Since SMIT Salvage joined Boskalis, the specialist knowledge and expertise of the company has been used very regularly during salvage operations. The refloating of the enormous container vessel Ever Forward – a slightly smaller version of the Ever Given, which was refloated last year in the Suez Canal – in the access channel near the American city of Baltimore once again demonstrated the value of working together.
People’s first thought of refloating a grounded container vessel is deploying heavy tugs. A less obvious thought is to dredge around the ship. Yet that is what salvage master Chris Bos realized quickly after arriving at the scene. And so his colleague Peter Niemantsverdriet from Boskalis’ Dredging Division also boarded a plane to Baltimore. Although salvors are experts in many fields, when it comes to dredging Boskalis has many more specialists. Because the Ever Forward had missed the bend in Baltimore’s access channel to the Atlantic Ocean and dug itself in the bed of soft, clinging clay, dredging was inevitable. However the local authorities demanded that dredging should not go too deep, because of concerns about the turbidity that would cause in the water and the impact that would have on the environment.
Memo to the US Navy
Bos: “We first did the best we could and dredged what we were allowed to do. But things turned out as we expected: it wasn’t enough. We drafted a memo and sent it to the US Navy, who had to grant permission to dredge deeper. That request was approved and so we could move ahead.” In the end, just under 110,000 cubic meters of clay was dredged to free the Ever Forward. After three attempts to refloat the vessel free, the salvage team got it back facing the right way. “The last attempt was successful due to a combination of the earlier dredging work and the fact that 500 of the 5,850 containers had been taken off the vessel, reducing the draft.”
Just eight hours
The refloating itself was not an easy operation. Because the channel is relatively narrow and the Ever Forward is one of the largest category of container vessels, the channel had to be closed to other shipping traffic for a time. The salvors were given permission to connect the tugs to the Ever Forward from midnight to 8:00 am. “You have to be able to explain clearly why you do certain things. Which is why it’s great to have so many specialists at Boskalis to work with and draw up a plan,” says Niemantsverdriet. Bos adds: “We need that plan to make it clear to the client or the other parties involved that a vessel won’t be sailing again ten minutes after the start of a refloating operation. But also to explain why you have to dredge deeper than is actually allowed. If people ask why, you need to have an answer.”

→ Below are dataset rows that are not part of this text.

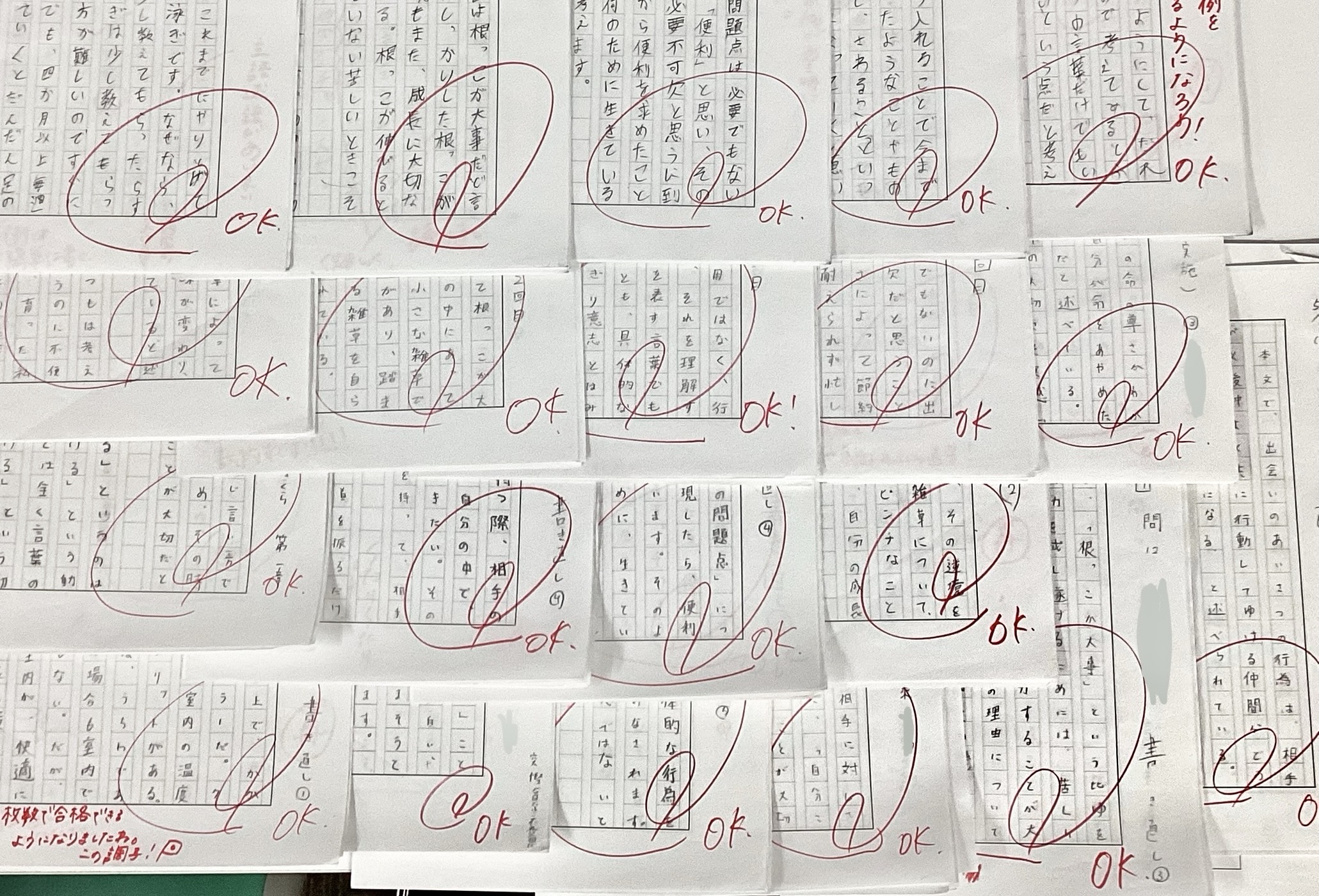 『合格』になるまで繰り返し何度も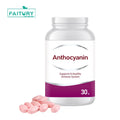 OEM Private Label Natural Anthocyanin Sustained Release Tablets Blueberry Anthocyanin Gummies
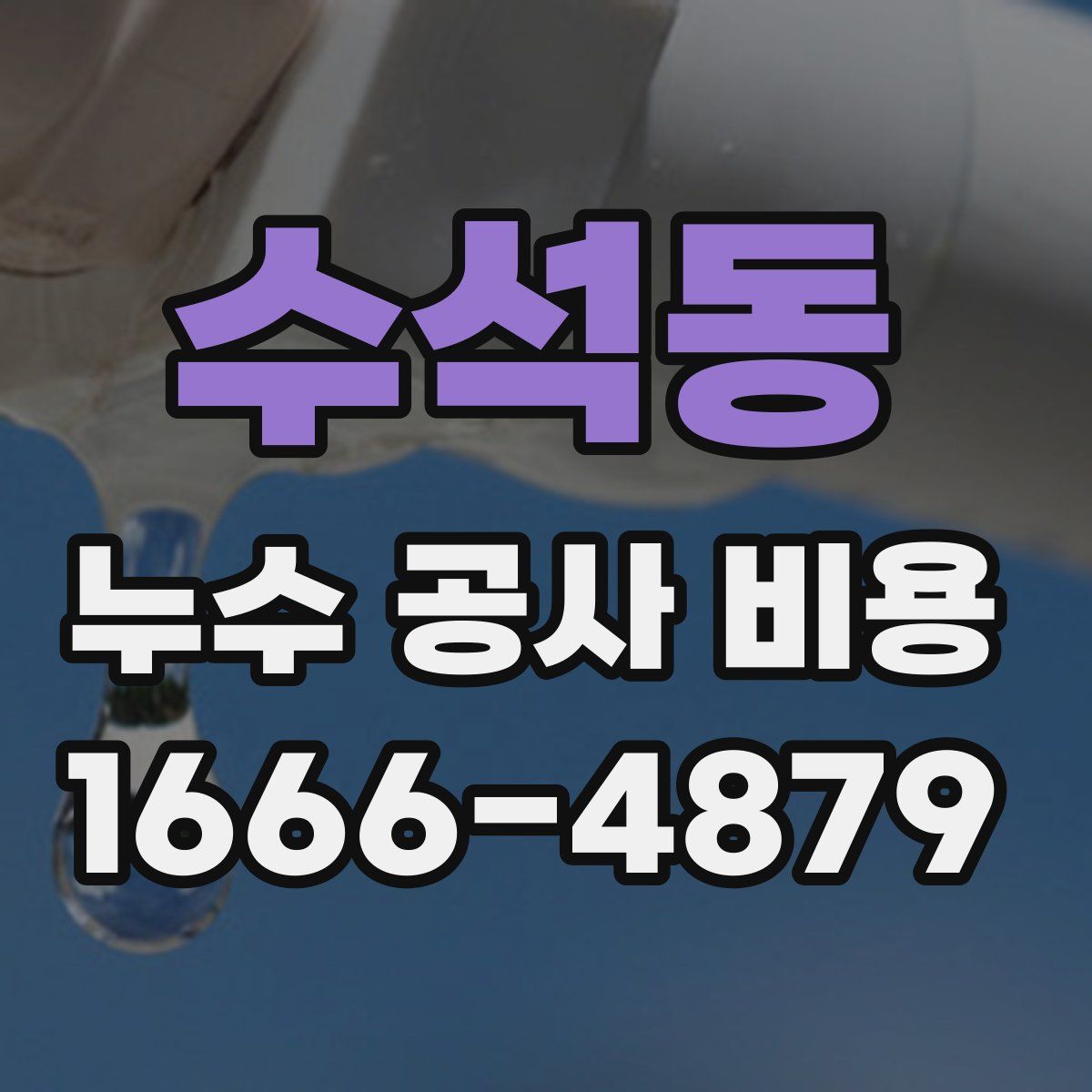 수석동 누수 공사 비용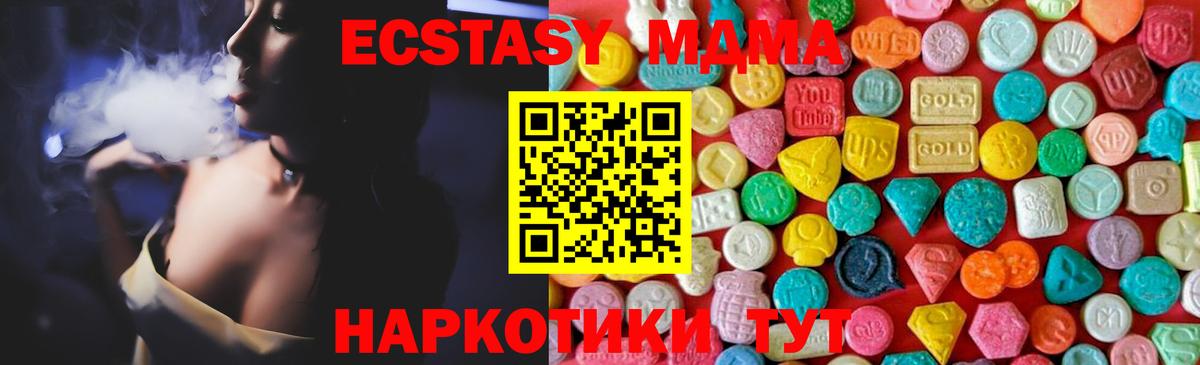 MDMA  Лсд 25  Меф МЯУ МЯУ кристаллы  Бошки Шишки  Дубна  Вход с VPN  Cocaine 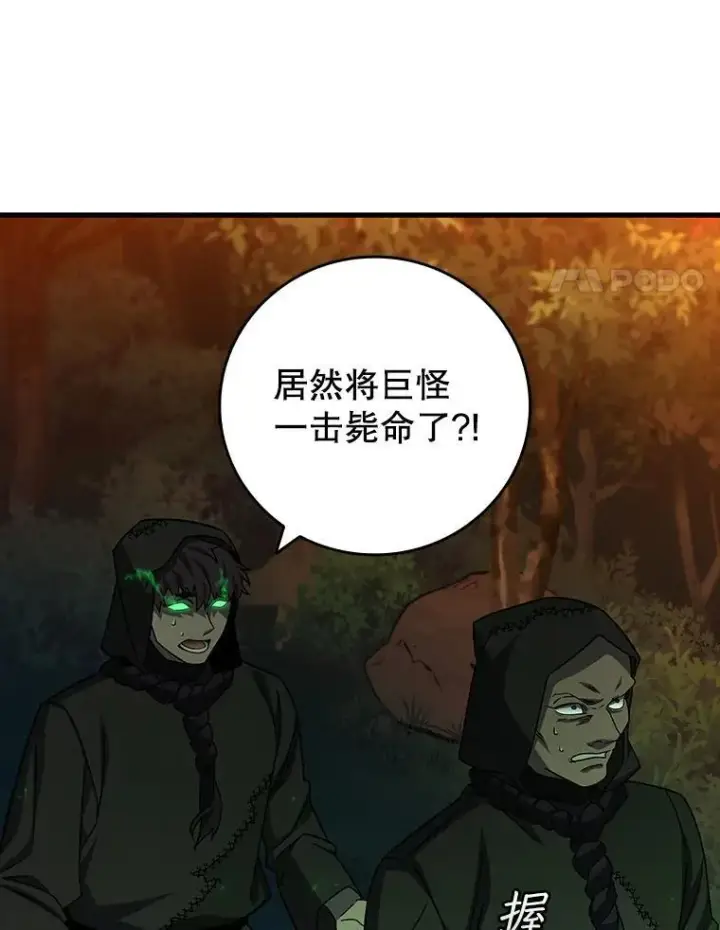 漫画《吞龙魔法师》23.团队作战第105张图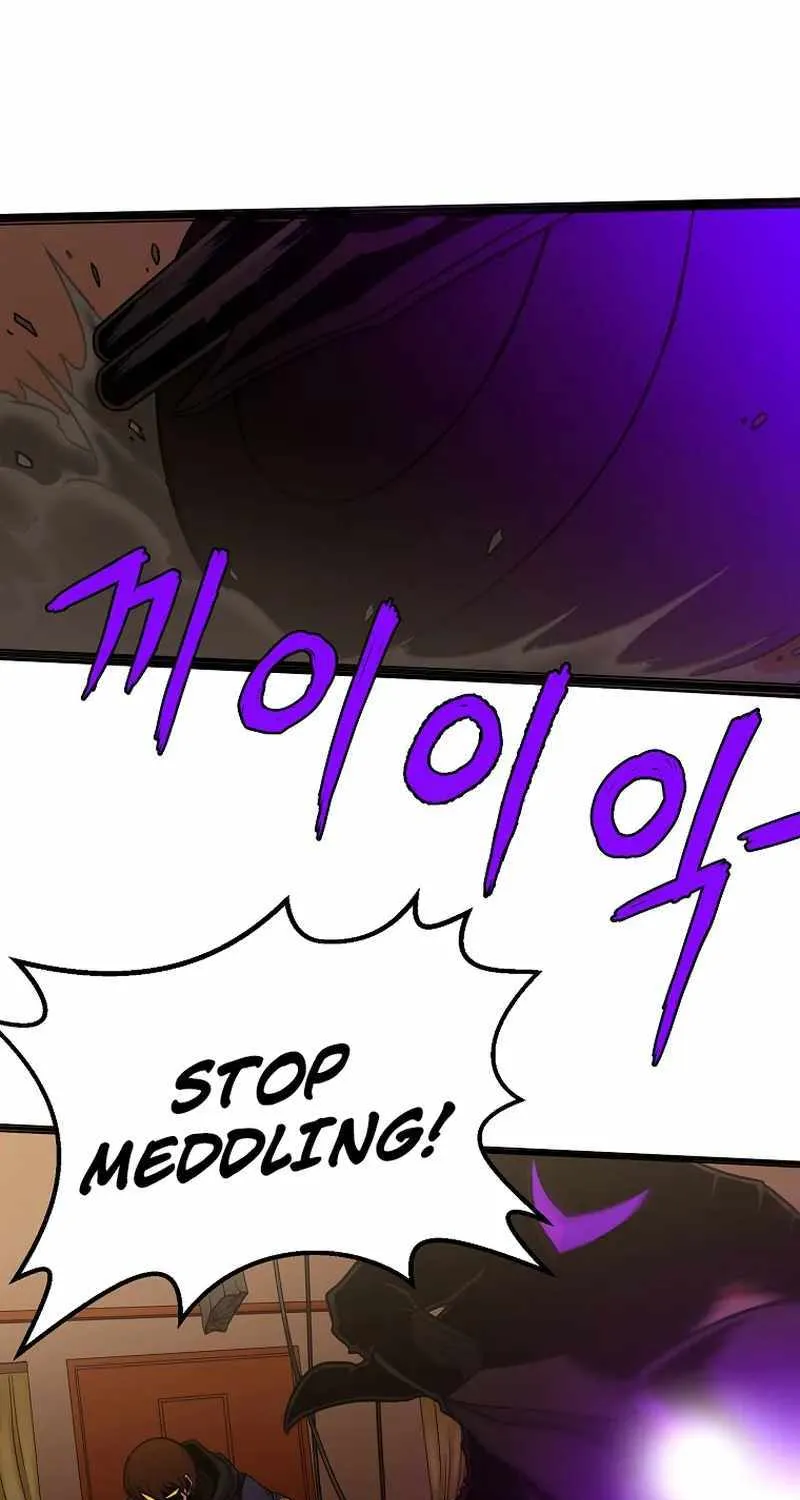 Triver R Mangakakalot X Chapter 21 Page 13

Bos thinks there will be more collaboration to come in the future. And not just with colleagues from the Dredging division, who also helped with the salvage of the Ever Given in the Suez Canal. “Since we joined Boskalis, we have been trying to use the knowledge and expertise at the company as much as possible and actively look for ways to work with other divisions and business units. It would be a shame not to make the most of the specific knowledge. We already collaborate a lot with colleagues from Hydronamic and with Research & Development, for example in the development of a dynamic sawing system that we needed for the salvage of the Baltic Ace.”
In the future, even more alliances could be organized around the activities of the Salvage division. Take, for example, the presence of coral in places where vessels get into trouble. Bos: “We already work with a reef expert on occasion, but I can easily imagine that Boskalis will be employing somebody like that within a few years. And of course we will be happy to use his or her knowledge.”